• EXCERPTED TEXT:
• • • •

Edward Reid, Jr. says

This otherwise excellent presentation of the issues ignores one relatively recent phenomenon, which is also ignored by EPA: the evolution of merchant power generators.

The concept of "grandfathering" emissions from existing power plants in favor of tighter emissions controls on new power plants made excellent economic sense in an era in which all new power plants were built by the owners and operators of the existing plants. The approach is uniquely unsuited to a competitive generation environment.

The current system requires new entrants to invest in BACT or LAER level emissions controls and/or to purchase cleaner fuels at significant incremental ownership and operating costs. In non-attainment areas, emissions allowances must currently be purchased as well, frequently from competing power generators. These requirements represent significant barriers to market entry and impose anti-competitive cost burdens on the new market entrants. The proposed new approaches discusse above would improve on the existing approaches (in this regard) by not requiring the purchase of emissions allowances, except in the possible case of CO2 emissions caps.

The current approach also has the EPA-recognized "unintended consequence" of increasing the operating rates of existing, uncontrolled plants (which have lower ownership and operating costs in the absence of emission control system ownership and operation) while reducing the operating rates of the newer, lower emission plants (which have higher ownership and operating costs), under an economic dispatch generation regime.

• • • •

• EXTRACTED DATA:

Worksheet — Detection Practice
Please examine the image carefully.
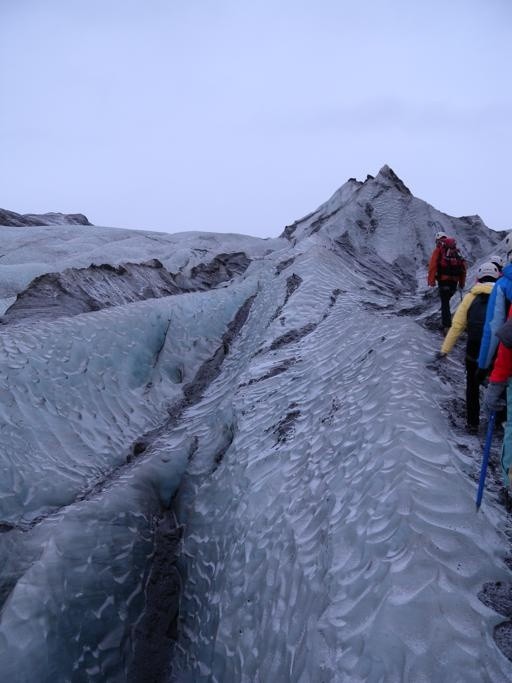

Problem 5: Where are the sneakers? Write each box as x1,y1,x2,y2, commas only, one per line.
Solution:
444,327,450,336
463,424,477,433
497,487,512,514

• • • •

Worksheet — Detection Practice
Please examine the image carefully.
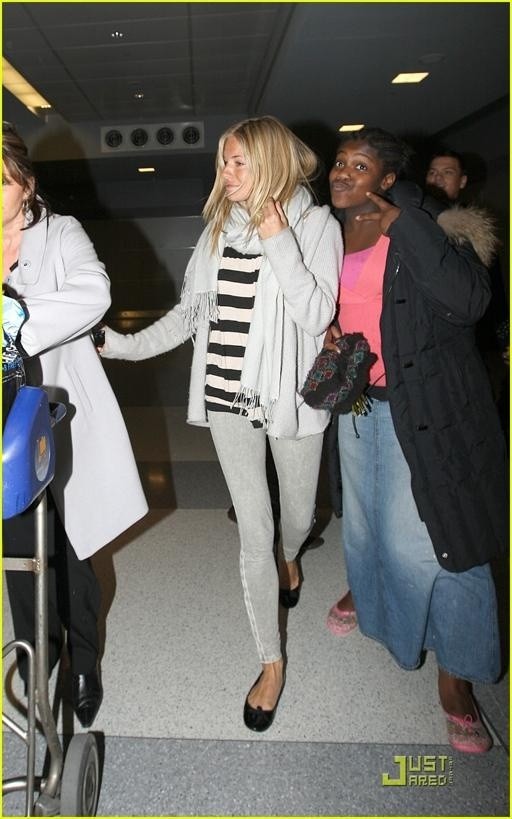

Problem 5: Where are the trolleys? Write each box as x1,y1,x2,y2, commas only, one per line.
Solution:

• • • •

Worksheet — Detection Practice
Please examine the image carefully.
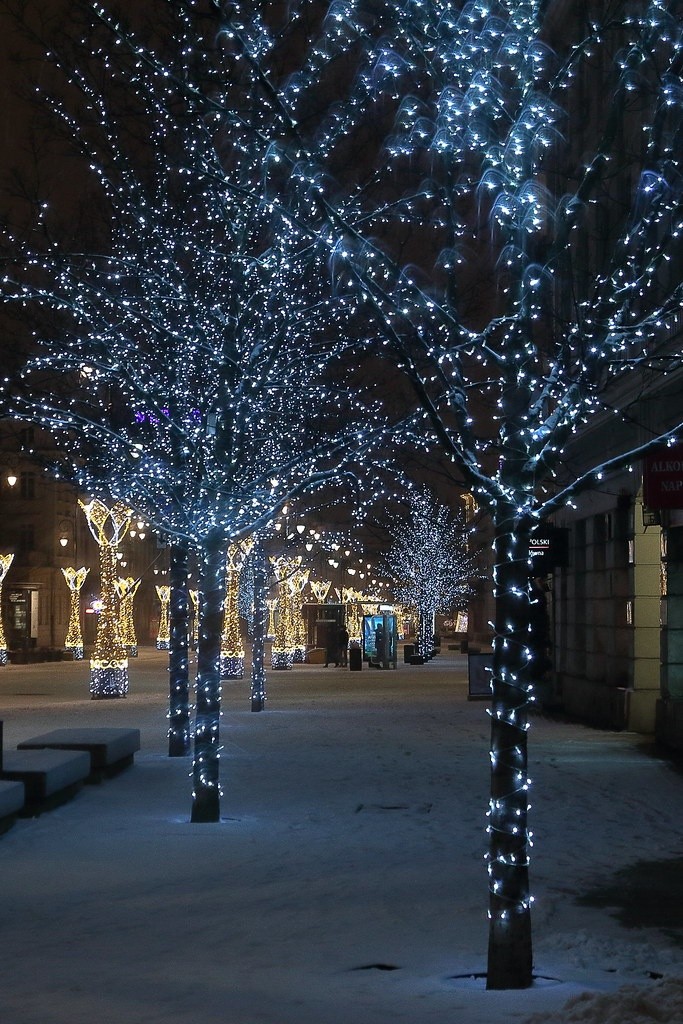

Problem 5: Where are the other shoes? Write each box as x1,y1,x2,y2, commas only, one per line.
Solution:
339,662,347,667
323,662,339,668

• • • •

• PROBLEMS:
1. Which relatively recent phenomenon does the comment about power plant emissions say the presentation and EPA both ignore?
2. Write out the stretch of the comment about power plant emissions from "The concept of" through "competitive generation environment.".
Rely only on the comment about power plant emissions, not on the records.

• WORKED SOLUTIONS:
1. The evolution of merchant power generators.

2.
The concept of "grandfathering" emissions from existing power plants in favor of tighter emissions controls on new power plants made excellent economic sense in an era in which all new power plants were built by the owners and operators of the existing plants. The approach is uniquely unsuited to a competitive generation environment.